▶ [Activity]:
Please transcribe exactly the lines from the line holding "The Man The Legend T Shirt" through the end of the data below, and skip any pictures.

▶ [Raw data]:
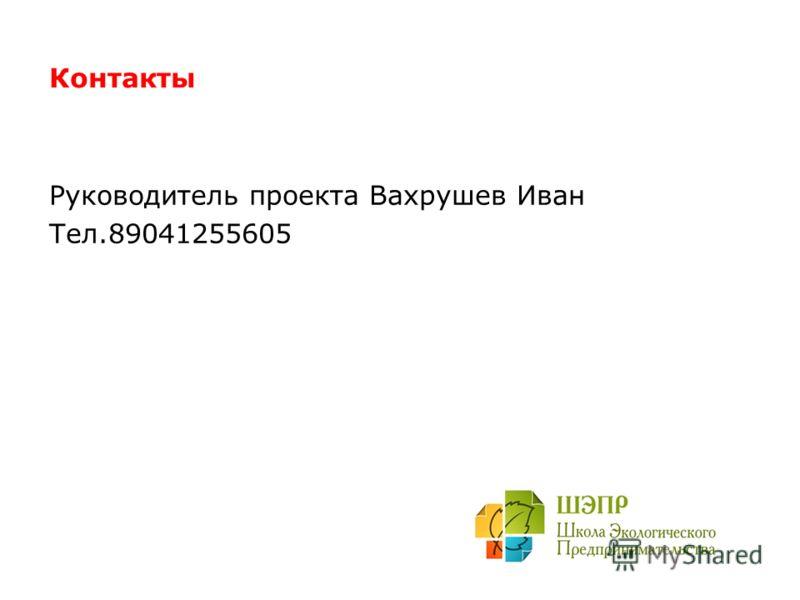Контакты Руководитель проекта Вахрушев Иван Тел.89041255605
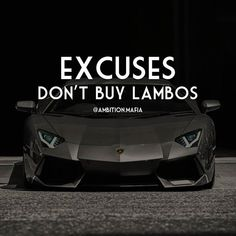 regram @ambition.mafia Excuses Don't Buy Lambos   Stop the Excuses. Excuses are just Bullshit stories You tell Yourself to Feel better. Forget Feeling better and Start doing better. Become better. Learn new skills. Work harder. Help more people. Then You'll live #Life on Your terms... See You At The Top  . . .TAG A FRIEND FOR FUN  . . #Millionaire #motivation #inspiration #success #money #entrepreneur #Exotic #photography #photographer #billionaire #lambo #lamborghini #aventador #gallardo…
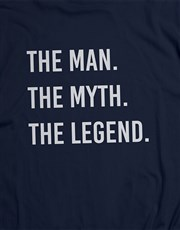 The Man The Legend T Shirt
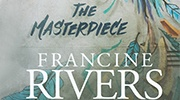 Banner: The Masterpiece by Francine Rivers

▶ [Result of this exercise]:
 The Man The Legend T Shirt
 Banner: The Masterpiece by Francine Rivers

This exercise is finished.